THINGS TO DO:
1. In the forum thread about the open-air hive, rewrite the paragraph that begins "Got them safely in a box." as a short bulleted list that keeps its main facts.
2. List the usernames of everyone who posts in the forum thread about the open-air hive, giving each name once.

Start of TEXT EXCERPT

# November open air cut out in WV!!



## mcon672 (Mar 5, 2015)

So my cousin texts me yesterday, says she heard about an open air hive that just got noticed since the leaves started to fall. Asks me what I thought. I tell her they don't have a chance around here in the tree all winter, maybe a miniscule chance if they were cut out and hived. Her next text was "great when can you do it?". I went to look at it yesterday, it was to high for the ladder I had with me. Lots of bees but looks like they don't have much if any stores. I told her again they really didn't have a chance but she has her heart set on trying so we are returning Monday with a better ladder and a harness (I'm just now starting to mend from previous accidents so safety is a priority I'm tired of hurting). My son is in Jamaica or I could get him to help. He's like a monkey in the trees. Next 5 days are supposed to be in the 60's so maybe she can get some feed on them. Can't believe I'm even considering this in November!


----------



## Fishmaster50 (Apr 30, 2015)

Gotta try!!!! Good luck.


----------



## Nordak (Jun 17, 2016)

Neat pic. Thanks for sharing, and best of luck.


----------



## D Coates (Jan 6, 2006)

Very cool! I've never seen one in person. Consider renting a cherry picker for maximum safety. +/-$300 a day. Possibly getting yourself or your son hurt to removing bees that don't have much of a chance simply isn't worth it. Best of luck! Take pictures.


----------



## mcon672 (Mar 5, 2015)

Got them safely in a box. Did not see or clip the queen so not feeling great about that but they did all orient to the box and walk in so maybe. Cousin is happy, she got another hive maybe. I used to work on ladders all the time in my 20's (day job was house painter ) and I didn't mind it but man I hate it now.


----------

End of TEXT EXCERPT
Start of DATA SEGMENT

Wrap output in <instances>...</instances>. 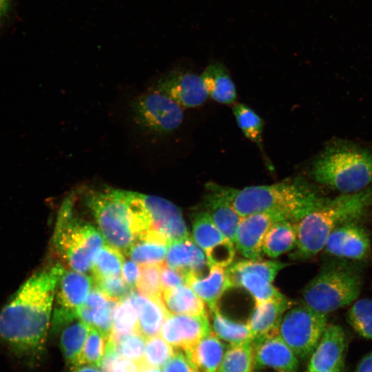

End of DATA SEGMENT

ANSWERS FOR THE TASKS:
1.
- The bees were safely placed in a box.
- The queen was not seen or clipped, which is a worry, but the bees all oriented to the box and walked in.
- The cousin is happy to maybe have another hive.
- The poster used to work on ladders often as a house painter in their 20s and didn't mind it then, but hates it now.

2.
- mcon672
- Fishmaster50
- Nordak
- D Coates